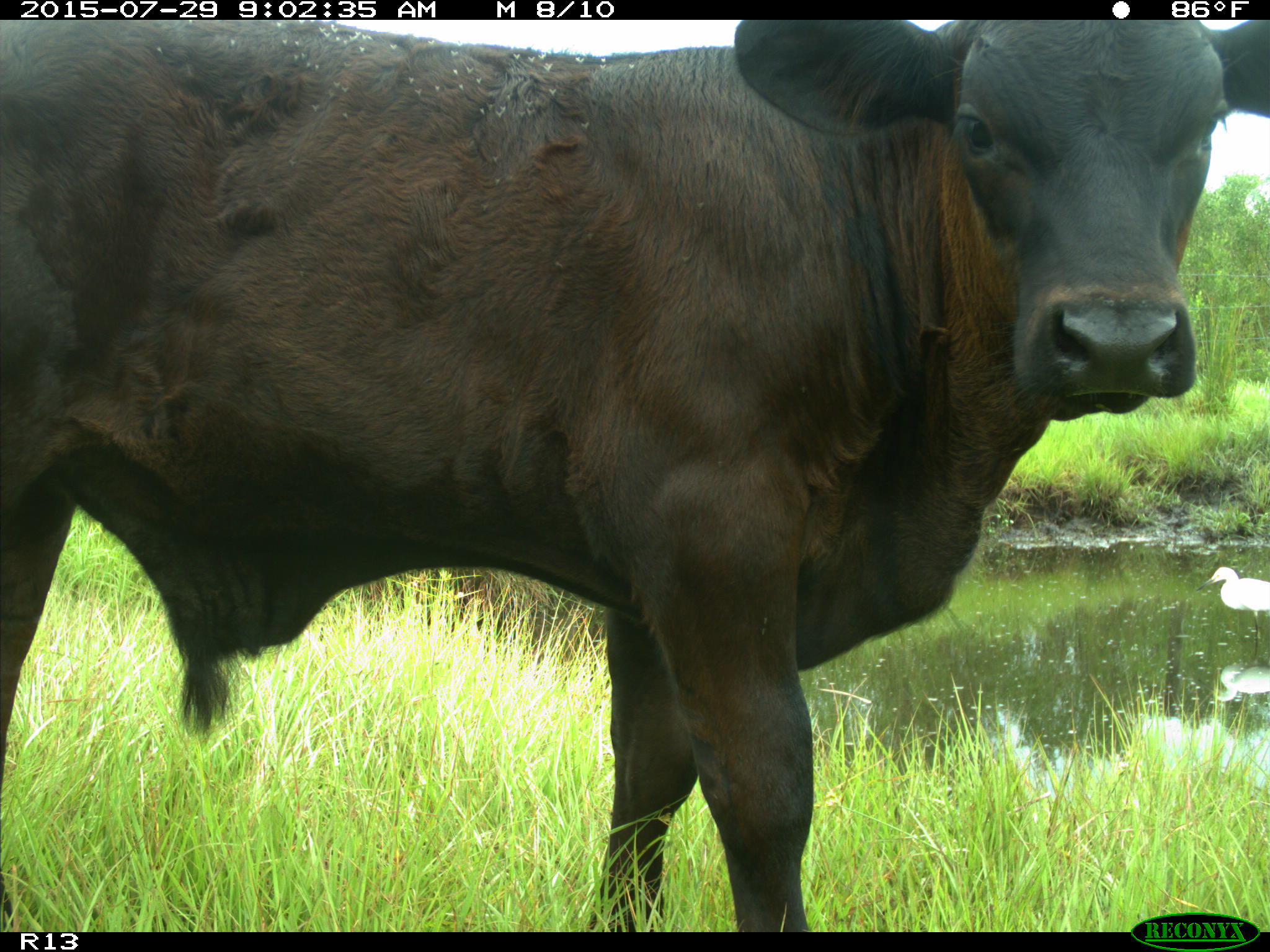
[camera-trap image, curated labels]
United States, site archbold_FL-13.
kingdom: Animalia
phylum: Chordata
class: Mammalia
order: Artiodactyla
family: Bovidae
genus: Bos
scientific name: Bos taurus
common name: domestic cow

== == ==

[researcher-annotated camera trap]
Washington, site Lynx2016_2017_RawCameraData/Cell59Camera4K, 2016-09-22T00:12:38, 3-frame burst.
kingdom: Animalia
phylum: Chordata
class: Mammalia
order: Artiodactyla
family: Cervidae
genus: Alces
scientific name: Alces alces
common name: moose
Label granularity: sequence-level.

== == ==

Each line of the material with the word "site" in it should be listed.

**Reply to the task:**
United States, site archbold_FL-13.
Washington, site Lynx2016_2017_RawCameraData/Cell59Camera4K, 2016-09-22T00:12:38, 3-frame burst.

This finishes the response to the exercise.